NITCH

Photo of Nina Simone

Nina Simone // "I had a technique, and I used it. To cast the spell over an audience I would start with a song to create a certain mood which I carried into the next song and then on through into the third, until I created a certain climax of feeling and by then they would be hypnotized. To check, I'd stop and do nothing for a moment and I'd hear absolute silence: I'd got them. It was always an uncanny moment. It was as if there was a power source somewhere that we all plugged into, and the bigger the audience the easier it was…as if each person supplied a certain amount of power. As I moved on from clubs into bigger halls I learned to prepare myself thoroughly: I'd go to the empty hall in the afternoon and walk around to see where the people were sitting, how close they'd be to me at the front and how far away at the back, whether the seats got closer together or further apart, how big the stage was, how the lights were positioned, where the microphones were going to hit…everything. I was especially careful of microphones, taking the trouble to find one that worked for me… So by the time I got on stage I knew exactly what I was doing."

Photo of John Cassavetes

John Cassavetes // "These days, everybody is supposed to be so intelligent: 'Did you hear about the earthquake in Peru?' And you’re supposed to have all the answers. But when it gets down to the nitty-gritty, like, 'What is bugging you…why can’t you make it with your wife? Why do you lie awake all night staring at the ceiling? Why, why, why do you refuse to recognize you have problems and deal with them?' The answer is that people have forgotten how to relate or respond. In this day of mass communications and instant communications, there is no communication between people. Instead it’s long-winded stories or hostile bits, or laughter. But nobody’s really laughing. It’s more a hysterical, joyless kind of sound. Translation: 'I am here and I don’t know why.'"

Photo of Pina Bausch

Pina Bausch // "I’m searching for...the right images. And I have no words for that. But I know right away when I’ve got it. If I say, it will be like this, it would limit it somehow. I like very much to be completely open, and allow things to happen."

Photo of Frédéric Chopin

Frédéric Chopin // "It is dreadful when something weighs on your mind, not to have a soul to unburden yourself to. You know what I mean. I tell my piano the things I used to tell you."

Photo of Vincent van Gogh

Vincent van Gogh // "I want something more concise, more simple, more serious; I want more soul and more love and more heart."

Photo of Tupac Shakur

Tupac Shakur // "A lot of people...have a problem being true to themselves. They have a problem looking into the mirror and looking directly into their own souls. The reason I can...walk around, the reason I am who I am today is because I can look directly into my face and find my soul."

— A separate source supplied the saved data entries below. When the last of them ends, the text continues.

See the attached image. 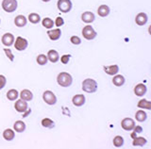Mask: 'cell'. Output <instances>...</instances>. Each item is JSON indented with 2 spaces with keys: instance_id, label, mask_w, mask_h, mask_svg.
<instances>
[{
  "instance_id": "6da1fadb",
  "label": "cell",
  "mask_w": 151,
  "mask_h": 149,
  "mask_svg": "<svg viewBox=\"0 0 151 149\" xmlns=\"http://www.w3.org/2000/svg\"><path fill=\"white\" fill-rule=\"evenodd\" d=\"M57 82L60 87H70L73 83V77L67 72H61L57 77Z\"/></svg>"
},
{
  "instance_id": "7a4b0ae2",
  "label": "cell",
  "mask_w": 151,
  "mask_h": 149,
  "mask_svg": "<svg viewBox=\"0 0 151 149\" xmlns=\"http://www.w3.org/2000/svg\"><path fill=\"white\" fill-rule=\"evenodd\" d=\"M82 90L88 94H93L97 91V82L93 78H86L82 82Z\"/></svg>"
},
{
  "instance_id": "3957f363",
  "label": "cell",
  "mask_w": 151,
  "mask_h": 149,
  "mask_svg": "<svg viewBox=\"0 0 151 149\" xmlns=\"http://www.w3.org/2000/svg\"><path fill=\"white\" fill-rule=\"evenodd\" d=\"M18 7L17 0H3L2 1V9L9 13H12L16 11Z\"/></svg>"
},
{
  "instance_id": "277c9868",
  "label": "cell",
  "mask_w": 151,
  "mask_h": 149,
  "mask_svg": "<svg viewBox=\"0 0 151 149\" xmlns=\"http://www.w3.org/2000/svg\"><path fill=\"white\" fill-rule=\"evenodd\" d=\"M57 7H58V10L60 11L63 13H68L72 10L73 4L71 2V0H58Z\"/></svg>"
},
{
  "instance_id": "5b68a950",
  "label": "cell",
  "mask_w": 151,
  "mask_h": 149,
  "mask_svg": "<svg viewBox=\"0 0 151 149\" xmlns=\"http://www.w3.org/2000/svg\"><path fill=\"white\" fill-rule=\"evenodd\" d=\"M82 35H83V37L86 40L91 41V40H93L94 38H96L97 33L96 32V30L93 29V27L92 26L87 25V26H85L83 27V29H82Z\"/></svg>"
},
{
  "instance_id": "8992f818",
  "label": "cell",
  "mask_w": 151,
  "mask_h": 149,
  "mask_svg": "<svg viewBox=\"0 0 151 149\" xmlns=\"http://www.w3.org/2000/svg\"><path fill=\"white\" fill-rule=\"evenodd\" d=\"M42 99L49 106H53L57 103V96L55 95L53 92H51L49 90L44 92V94H42Z\"/></svg>"
},
{
  "instance_id": "52a82bcc",
  "label": "cell",
  "mask_w": 151,
  "mask_h": 149,
  "mask_svg": "<svg viewBox=\"0 0 151 149\" xmlns=\"http://www.w3.org/2000/svg\"><path fill=\"white\" fill-rule=\"evenodd\" d=\"M14 47L18 51H24L26 50L27 47L28 46V42L27 39L23 38V37H17V38L14 40Z\"/></svg>"
},
{
  "instance_id": "ba28073f",
  "label": "cell",
  "mask_w": 151,
  "mask_h": 149,
  "mask_svg": "<svg viewBox=\"0 0 151 149\" xmlns=\"http://www.w3.org/2000/svg\"><path fill=\"white\" fill-rule=\"evenodd\" d=\"M134 125H135V122L131 118H124L121 122L122 128L124 130H127V131H130V130L133 129Z\"/></svg>"
},
{
  "instance_id": "9c48e42d",
  "label": "cell",
  "mask_w": 151,
  "mask_h": 149,
  "mask_svg": "<svg viewBox=\"0 0 151 149\" xmlns=\"http://www.w3.org/2000/svg\"><path fill=\"white\" fill-rule=\"evenodd\" d=\"M14 108H15V110L18 111V112L23 113L28 109V105H27V101H25L23 99L17 100L14 104Z\"/></svg>"
},
{
  "instance_id": "30bf717a",
  "label": "cell",
  "mask_w": 151,
  "mask_h": 149,
  "mask_svg": "<svg viewBox=\"0 0 151 149\" xmlns=\"http://www.w3.org/2000/svg\"><path fill=\"white\" fill-rule=\"evenodd\" d=\"M14 36L12 34V33H5L3 36H2V44L7 46V47H9V46H12L13 44H14Z\"/></svg>"
},
{
  "instance_id": "8fae6325",
  "label": "cell",
  "mask_w": 151,
  "mask_h": 149,
  "mask_svg": "<svg viewBox=\"0 0 151 149\" xmlns=\"http://www.w3.org/2000/svg\"><path fill=\"white\" fill-rule=\"evenodd\" d=\"M148 21V16L145 12H140L135 17V22L138 26H145Z\"/></svg>"
},
{
  "instance_id": "7c38bea8",
  "label": "cell",
  "mask_w": 151,
  "mask_h": 149,
  "mask_svg": "<svg viewBox=\"0 0 151 149\" xmlns=\"http://www.w3.org/2000/svg\"><path fill=\"white\" fill-rule=\"evenodd\" d=\"M86 102V98L83 95H76L72 98V103L76 107H81L85 104Z\"/></svg>"
},
{
  "instance_id": "4fadbf2b",
  "label": "cell",
  "mask_w": 151,
  "mask_h": 149,
  "mask_svg": "<svg viewBox=\"0 0 151 149\" xmlns=\"http://www.w3.org/2000/svg\"><path fill=\"white\" fill-rule=\"evenodd\" d=\"M146 92H147V88H146V86L143 84V83H140V84L136 85L134 87V94L135 95L139 97L144 96L146 94Z\"/></svg>"
},
{
  "instance_id": "5bb4252c",
  "label": "cell",
  "mask_w": 151,
  "mask_h": 149,
  "mask_svg": "<svg viewBox=\"0 0 151 149\" xmlns=\"http://www.w3.org/2000/svg\"><path fill=\"white\" fill-rule=\"evenodd\" d=\"M96 19V16L92 11H85L81 14V20L86 24H91Z\"/></svg>"
},
{
  "instance_id": "9a60e30c",
  "label": "cell",
  "mask_w": 151,
  "mask_h": 149,
  "mask_svg": "<svg viewBox=\"0 0 151 149\" xmlns=\"http://www.w3.org/2000/svg\"><path fill=\"white\" fill-rule=\"evenodd\" d=\"M47 59H48L49 62H53V63H56L59 62L60 59V55L58 53V51L57 50H54V49H51L48 51V53H47Z\"/></svg>"
},
{
  "instance_id": "2e32d148",
  "label": "cell",
  "mask_w": 151,
  "mask_h": 149,
  "mask_svg": "<svg viewBox=\"0 0 151 149\" xmlns=\"http://www.w3.org/2000/svg\"><path fill=\"white\" fill-rule=\"evenodd\" d=\"M47 35H48L49 39L52 41H57L60 38L61 36V31L60 29H49L47 31Z\"/></svg>"
},
{
  "instance_id": "e0dca14e",
  "label": "cell",
  "mask_w": 151,
  "mask_h": 149,
  "mask_svg": "<svg viewBox=\"0 0 151 149\" xmlns=\"http://www.w3.org/2000/svg\"><path fill=\"white\" fill-rule=\"evenodd\" d=\"M104 71L106 74H110V76H115L116 74L119 72V66L117 64L110 65V66H105L104 67Z\"/></svg>"
},
{
  "instance_id": "ac0fdd59",
  "label": "cell",
  "mask_w": 151,
  "mask_h": 149,
  "mask_svg": "<svg viewBox=\"0 0 151 149\" xmlns=\"http://www.w3.org/2000/svg\"><path fill=\"white\" fill-rule=\"evenodd\" d=\"M125 82H126V80H125V77L124 76H122V74H115L114 77H113L112 78V83H113V85L116 86V87H121L125 84Z\"/></svg>"
},
{
  "instance_id": "d6986e66",
  "label": "cell",
  "mask_w": 151,
  "mask_h": 149,
  "mask_svg": "<svg viewBox=\"0 0 151 149\" xmlns=\"http://www.w3.org/2000/svg\"><path fill=\"white\" fill-rule=\"evenodd\" d=\"M110 12H111V9L107 5H101L97 9V13L100 17H106L110 14Z\"/></svg>"
},
{
  "instance_id": "ffe728a7",
  "label": "cell",
  "mask_w": 151,
  "mask_h": 149,
  "mask_svg": "<svg viewBox=\"0 0 151 149\" xmlns=\"http://www.w3.org/2000/svg\"><path fill=\"white\" fill-rule=\"evenodd\" d=\"M27 19L22 14L17 15L15 17V19H14V24L18 27H24L27 25Z\"/></svg>"
},
{
  "instance_id": "44dd1931",
  "label": "cell",
  "mask_w": 151,
  "mask_h": 149,
  "mask_svg": "<svg viewBox=\"0 0 151 149\" xmlns=\"http://www.w3.org/2000/svg\"><path fill=\"white\" fill-rule=\"evenodd\" d=\"M20 97L25 101H31L33 99V94L31 91L25 89L20 92Z\"/></svg>"
},
{
  "instance_id": "7402d4cb",
  "label": "cell",
  "mask_w": 151,
  "mask_h": 149,
  "mask_svg": "<svg viewBox=\"0 0 151 149\" xmlns=\"http://www.w3.org/2000/svg\"><path fill=\"white\" fill-rule=\"evenodd\" d=\"M147 143V140L144 137H135L133 139V142H132V145L133 146H140L143 147L144 145Z\"/></svg>"
},
{
  "instance_id": "603a6c76",
  "label": "cell",
  "mask_w": 151,
  "mask_h": 149,
  "mask_svg": "<svg viewBox=\"0 0 151 149\" xmlns=\"http://www.w3.org/2000/svg\"><path fill=\"white\" fill-rule=\"evenodd\" d=\"M137 107L142 110H151V102L147 99H141L138 104H137Z\"/></svg>"
},
{
  "instance_id": "cb8c5ba5",
  "label": "cell",
  "mask_w": 151,
  "mask_h": 149,
  "mask_svg": "<svg viewBox=\"0 0 151 149\" xmlns=\"http://www.w3.org/2000/svg\"><path fill=\"white\" fill-rule=\"evenodd\" d=\"M13 128L16 132L18 133H22L26 130V124L23 122V121H16L13 125Z\"/></svg>"
},
{
  "instance_id": "d4e9b609",
  "label": "cell",
  "mask_w": 151,
  "mask_h": 149,
  "mask_svg": "<svg viewBox=\"0 0 151 149\" xmlns=\"http://www.w3.org/2000/svg\"><path fill=\"white\" fill-rule=\"evenodd\" d=\"M135 118H136L137 121H138V122H145V121L147 119V114H146V112L145 110H143L141 109V110L136 111Z\"/></svg>"
},
{
  "instance_id": "484cf974",
  "label": "cell",
  "mask_w": 151,
  "mask_h": 149,
  "mask_svg": "<svg viewBox=\"0 0 151 149\" xmlns=\"http://www.w3.org/2000/svg\"><path fill=\"white\" fill-rule=\"evenodd\" d=\"M14 137H15V133H14V131L11 128H7L4 130L3 132V138L6 140V141H12V140L14 139Z\"/></svg>"
},
{
  "instance_id": "4316f807",
  "label": "cell",
  "mask_w": 151,
  "mask_h": 149,
  "mask_svg": "<svg viewBox=\"0 0 151 149\" xmlns=\"http://www.w3.org/2000/svg\"><path fill=\"white\" fill-rule=\"evenodd\" d=\"M42 25L44 27H45V29H51L52 27H53V26H54V21L49 17H45V18H44V19L42 20Z\"/></svg>"
},
{
  "instance_id": "83f0119b",
  "label": "cell",
  "mask_w": 151,
  "mask_h": 149,
  "mask_svg": "<svg viewBox=\"0 0 151 149\" xmlns=\"http://www.w3.org/2000/svg\"><path fill=\"white\" fill-rule=\"evenodd\" d=\"M42 125L45 128H53L55 127V123L50 118H44L42 120Z\"/></svg>"
},
{
  "instance_id": "f1b7e54d",
  "label": "cell",
  "mask_w": 151,
  "mask_h": 149,
  "mask_svg": "<svg viewBox=\"0 0 151 149\" xmlns=\"http://www.w3.org/2000/svg\"><path fill=\"white\" fill-rule=\"evenodd\" d=\"M27 19L31 23V24H38V23L41 21V16L38 14V13L32 12V13H29Z\"/></svg>"
},
{
  "instance_id": "f546056e",
  "label": "cell",
  "mask_w": 151,
  "mask_h": 149,
  "mask_svg": "<svg viewBox=\"0 0 151 149\" xmlns=\"http://www.w3.org/2000/svg\"><path fill=\"white\" fill-rule=\"evenodd\" d=\"M18 96H19V94H18L17 90H15V89H12V90L8 91V92H7V98L11 101L16 100L18 98Z\"/></svg>"
},
{
  "instance_id": "4dcf8cb0",
  "label": "cell",
  "mask_w": 151,
  "mask_h": 149,
  "mask_svg": "<svg viewBox=\"0 0 151 149\" xmlns=\"http://www.w3.org/2000/svg\"><path fill=\"white\" fill-rule=\"evenodd\" d=\"M113 145L117 148L122 147L124 145V138L122 136H119V135H118V136H115L113 138Z\"/></svg>"
},
{
  "instance_id": "1f68e13d",
  "label": "cell",
  "mask_w": 151,
  "mask_h": 149,
  "mask_svg": "<svg viewBox=\"0 0 151 149\" xmlns=\"http://www.w3.org/2000/svg\"><path fill=\"white\" fill-rule=\"evenodd\" d=\"M36 62L39 65H45L47 63V62H48V59H47L46 55L40 54V55H38V57L36 59Z\"/></svg>"
},
{
  "instance_id": "d6a6232c",
  "label": "cell",
  "mask_w": 151,
  "mask_h": 149,
  "mask_svg": "<svg viewBox=\"0 0 151 149\" xmlns=\"http://www.w3.org/2000/svg\"><path fill=\"white\" fill-rule=\"evenodd\" d=\"M4 52H5V54H6L7 58L11 60V62H13V60H14V55L12 54V50L9 48H4Z\"/></svg>"
},
{
  "instance_id": "836d02e7",
  "label": "cell",
  "mask_w": 151,
  "mask_h": 149,
  "mask_svg": "<svg viewBox=\"0 0 151 149\" xmlns=\"http://www.w3.org/2000/svg\"><path fill=\"white\" fill-rule=\"evenodd\" d=\"M70 41H71V43L75 45H78L81 44V40H80V38L78 36H72L70 38Z\"/></svg>"
},
{
  "instance_id": "e575fe53",
  "label": "cell",
  "mask_w": 151,
  "mask_h": 149,
  "mask_svg": "<svg viewBox=\"0 0 151 149\" xmlns=\"http://www.w3.org/2000/svg\"><path fill=\"white\" fill-rule=\"evenodd\" d=\"M54 25H55L56 27H63V26L64 25V20H63V17H57V18H56V20H55V22H54Z\"/></svg>"
},
{
  "instance_id": "d590c367",
  "label": "cell",
  "mask_w": 151,
  "mask_h": 149,
  "mask_svg": "<svg viewBox=\"0 0 151 149\" xmlns=\"http://www.w3.org/2000/svg\"><path fill=\"white\" fill-rule=\"evenodd\" d=\"M6 83H7V78L3 74H0V90L4 89V87L6 86Z\"/></svg>"
},
{
  "instance_id": "8d00e7d4",
  "label": "cell",
  "mask_w": 151,
  "mask_h": 149,
  "mask_svg": "<svg viewBox=\"0 0 151 149\" xmlns=\"http://www.w3.org/2000/svg\"><path fill=\"white\" fill-rule=\"evenodd\" d=\"M71 58V55L69 54H66V55H63L60 57V62H63V64H67L69 62V59Z\"/></svg>"
},
{
  "instance_id": "74e56055",
  "label": "cell",
  "mask_w": 151,
  "mask_h": 149,
  "mask_svg": "<svg viewBox=\"0 0 151 149\" xmlns=\"http://www.w3.org/2000/svg\"><path fill=\"white\" fill-rule=\"evenodd\" d=\"M133 131H135L136 133H141L142 131H143V128L141 127V125H134V128H133Z\"/></svg>"
},
{
  "instance_id": "f35d334b",
  "label": "cell",
  "mask_w": 151,
  "mask_h": 149,
  "mask_svg": "<svg viewBox=\"0 0 151 149\" xmlns=\"http://www.w3.org/2000/svg\"><path fill=\"white\" fill-rule=\"evenodd\" d=\"M30 112H31V110H30V109H27V110L25 111V112H23L24 115H22V116H23V117H27V116L28 114H29Z\"/></svg>"
},
{
  "instance_id": "ab89813d",
  "label": "cell",
  "mask_w": 151,
  "mask_h": 149,
  "mask_svg": "<svg viewBox=\"0 0 151 149\" xmlns=\"http://www.w3.org/2000/svg\"><path fill=\"white\" fill-rule=\"evenodd\" d=\"M136 135H137V133H136L135 131H133V132H132V133L130 134V137H131L132 139H134L135 137H137V136H136Z\"/></svg>"
},
{
  "instance_id": "60d3db41",
  "label": "cell",
  "mask_w": 151,
  "mask_h": 149,
  "mask_svg": "<svg viewBox=\"0 0 151 149\" xmlns=\"http://www.w3.org/2000/svg\"><path fill=\"white\" fill-rule=\"evenodd\" d=\"M42 2H49L50 0H42Z\"/></svg>"
},
{
  "instance_id": "b9f144b4",
  "label": "cell",
  "mask_w": 151,
  "mask_h": 149,
  "mask_svg": "<svg viewBox=\"0 0 151 149\" xmlns=\"http://www.w3.org/2000/svg\"><path fill=\"white\" fill-rule=\"evenodd\" d=\"M0 23H1V20H0Z\"/></svg>"
}]
</instances>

Photo of Nikos Kazantzakis

Nikos Kazantzakis // "Once, I saw a bee drown in honey, and I understood."

Photo of Charles Bukowski

Charles Bukowski // "Style is the answer to everything. A fresh way to approach a dull or dangerous thing. To do a dull thing with style is preferable to doing a dangerous thing without it. To do a dangerous thing with style is what I call art... Boxing can be art. Loving can be art. Opening a can of sardines can be an art... Not many have style. Not many can keep style... Style is the difference, a way of doing, a way of being done."

Photo of Björk

Björk // "In my most natural state, I'll be introverted for say, six days in a row, and then on the seventh day I'll become very extroverted... Then I'll have to go back inside myself... It's something I can't really control. It's a bit like the ocean and the tides."

Photo of Ettore Sottsass

Ettore Sottsass // "I like people who are not sure of themselves, the perplexed, the modest, those who try to understand."

Photo of Hossein Sabzian

Hossein Sabzian // "For me, art is the experience of what you’ve felt inside."

Photo of Robert Redford

Robert Redford // "I'm interested in that thing that happens where there's a breaking point for some people and not for others. You go through such hardship, things that are almost impossibly difficult, and there's no sign that it's going to get any better, and that's the point when people quit. But some don't."